Copy out the full forum thread on drilling holes in polished porcelain tiles word for word, from its title to the last line, leaving nothing out.

» Page text
****************************************

# Forum Home Renovation Tiling  safely drilling holes in polished porcelain tiles

## shane martin

Bathroom is just about finished being tiled with 600 x 300 vitreous polished porcelain tiles, and need to hang a hefty mirrored cabinet, Frameless Shower, heated towel rails etc etc, and dreading the drilling of all the mounting holes safely. Where do I start? What bits do I use? Procedure?? I watched my tiler drill a hole using a diamond tipped holesaw and it took forever and wanted to skate off all over the place.
All advice gratefully received.

----------


## billyj_86

use a masonry bit with the hammer function on the drill turned OFF, should give a nice clean hole

----------


## shane martin

so you've tried this method billy.... with good results? Should I use water to keep the bit cool?

----------


## GeoffW1

> use a masonry bit with the hammer function on the drill turned OFF, should give a nice clean hole

  Hi, 
I've also done it this way, on that sort of tile. I used a small size, new, masonry drill first with no hammer on. This did not skitter about so much, and I did not have to use much pressure. 
Then I used the size I needed, the same way, slow speed. It worked well on all holes. I had made sure that all tiles where I was going to drill had a complete coverage of adhesive on the back. I thought that would help to prevent cracking. 
Cheers

----------


## Scottythetiler

be very careful with masonary bits.  they are not designed for porcelain like yours. 
use a diamond bit with low constant rpm and a sponge or spray to keep it cool.  heat will make the diamonds come off the drill bit if it gets too hot. i have come across some chinese tiles that are basically to over fired they become like glass and the only thing that would drill them was this amazing kit which was very cheap when compared to name brands.  it has a suction mount guide to stop the moving around of the drill bit.

****************************************

» Dataset section
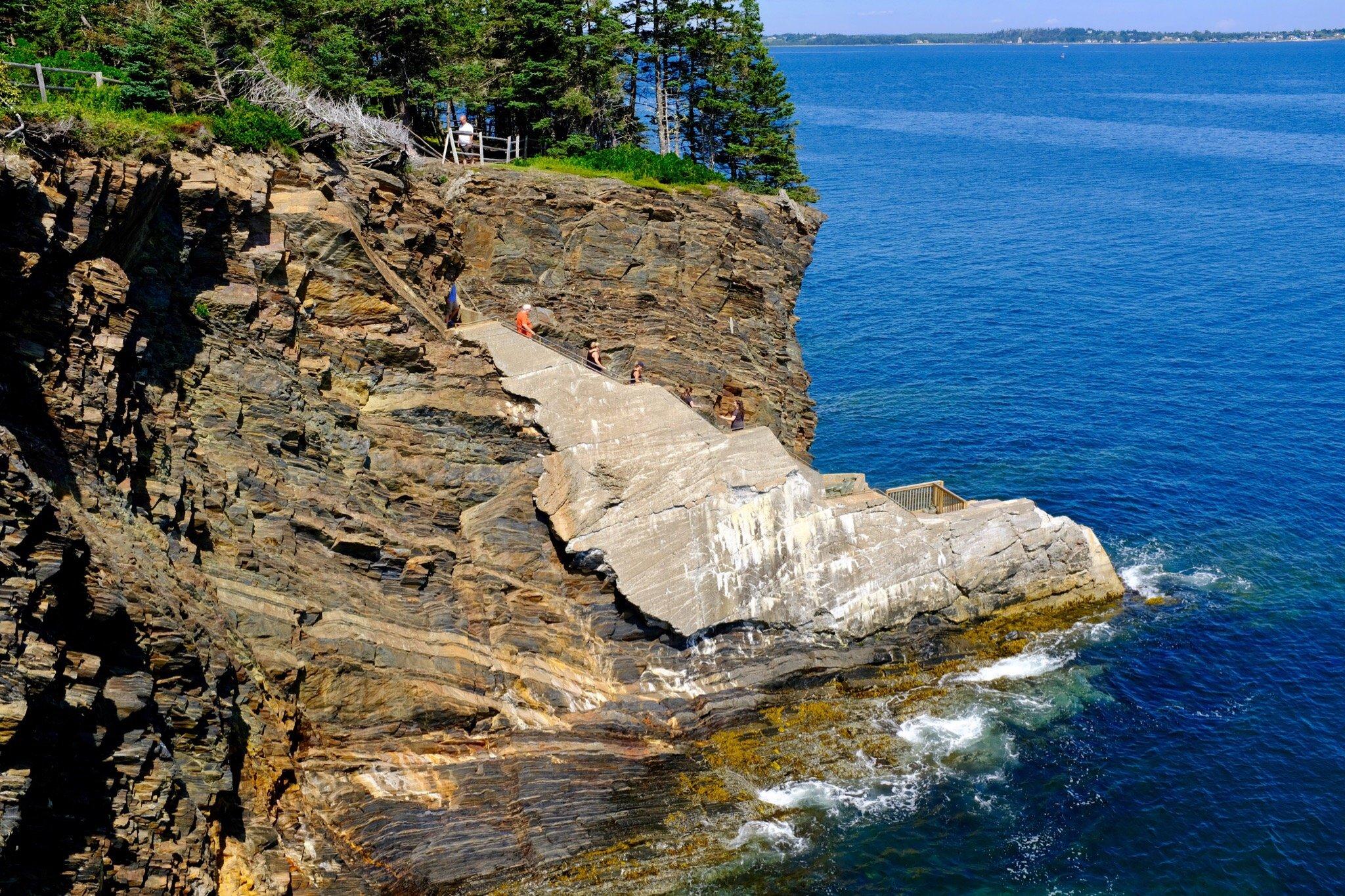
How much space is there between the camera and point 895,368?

****************************************

» Reply to the exercise
# Forum Home Renovation Tiling  safely drilling holes in polished porcelain tiles

## shane martin

Bathroom is just about finished being tiled with 600 x 300 vitreous polished porcelain tiles, and need to hang a hefty mirrored cabinet, Frameless Shower, heated towel rails etc etc, and dreading the drilling of all the mounting holes safely. Where do I start? What bits do I use? Procedure?? I watched my tiler drill a hole using a diamond tipped holesaw and it took forever and wanted to skate off all over the place.
All advice gratefully received.

----------


## billyj_86

use a masonry bit with the hammer function on the drill turned OFF, should give a nice clean hole

----------


## shane martin

so you've tried this method billy.... with good results? Should I use water to keep the bit cool?

----------


## GeoffW1

> use a masonry bit with the hammer function on the drill turned OFF, should give a nice clean hole

  Hi, 
I've also done it this way, on that sort of tile. I used a small size, new, masonry drill first with no hammer on. This did not skitter about so much, and I did not have to use much pressure. 
Then I used the size I needed, the same way, slow speed. It worked well on all holes. I had made sure that all tiles where I was going to drill had a complete coverage of adhesive on the back. I thought that would help to prevent cracking. 
Cheers

----------


## Scottythetiler

be very careful with masonary bits.  they are not designed for porcelain like yours. 
use a diamond bit with low constant rpm and a sponge or spray to keep it cool.  heat will make the diamonds come off the drill bit if it gets too hot. i have come across some chinese tiles that are basically to over fired they become like glass and the only thing that would drill them was this amazing kit which was very cheap when compared to name brands.  it has a suction mount guide to stop the moving around of the drill bit.